According to a D.C. government official familiar with the investigation, the girl who died had never been in the juvenile detention system at all.
“Last week, we had two tragic incidents involving multiple children,” a statement from the mayor’s office said. “In both incidents, a child died; in both incidents, at least one of the participating children had been engaged in our criminal justice system. The mayor is not interested in a back and forth with the courts or any of our partners in the justice system. There are legitimate questions as to why children who are known to be involved in dangerous activities are able to once again be involved in dangerous activities.”
The cases highlight a problem when it comes to detaining juvenile offenders: The District is severely limited on space.
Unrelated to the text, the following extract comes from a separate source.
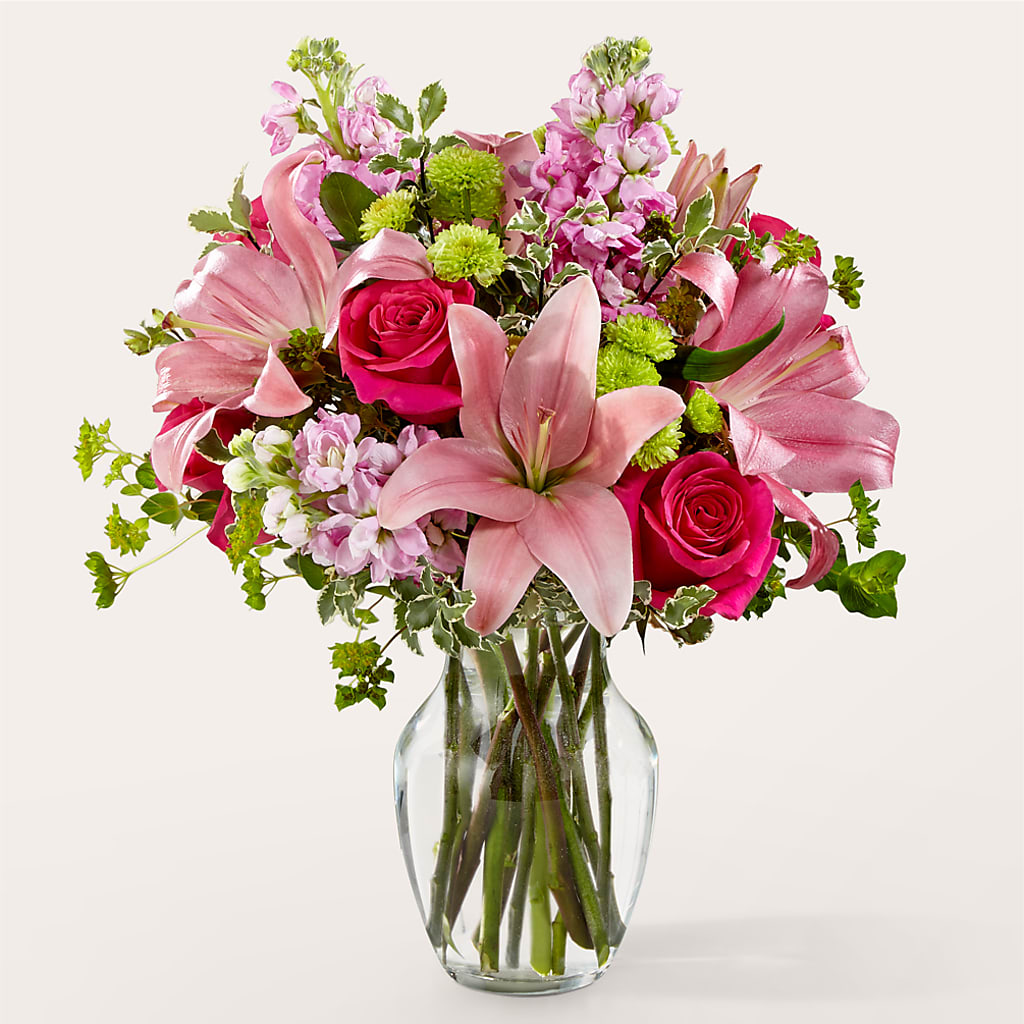 Cross My Heart Bouquet – The Country Florist, Armour SD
While the secure Youth Services Center says it has 88 beds, shelter housing, which allows juveniles to stay in their community and attend school while awaiting trial, only has space for 38 youths. Of those beds, only eight are for girls, for which Hertzfeld criticized the District.
A spokesperson for the court pointed out judges are prohibited by law from increasing a juvenile’s detention status if they commit a crime while in shelter housing or home confinement unless the prosecutor requests it.
The D.C. Office of Attorney General did not ask for an increase in detention when the 15-year-old girl accused in the carjacking previously appeared in juvenile court, a court spokesperson said.
In a statement, the attorney general’s office said it can’t comment on juvenile cases, even when others make public statements known to be inaccurate. The attorney general’s office also noted the lack of available space.
At a hearing in juvenile court later this month, DYRS could be held in contempt of court over the shortage of beds at shelter housing and the placement of juveniles in the Youth Services Center, which is like a jail for juveniles. News4 reported Monday about a melee that broke out at the secured detention facility when a guard was overpowered by juveniles who stole her badge and opened several cell doors.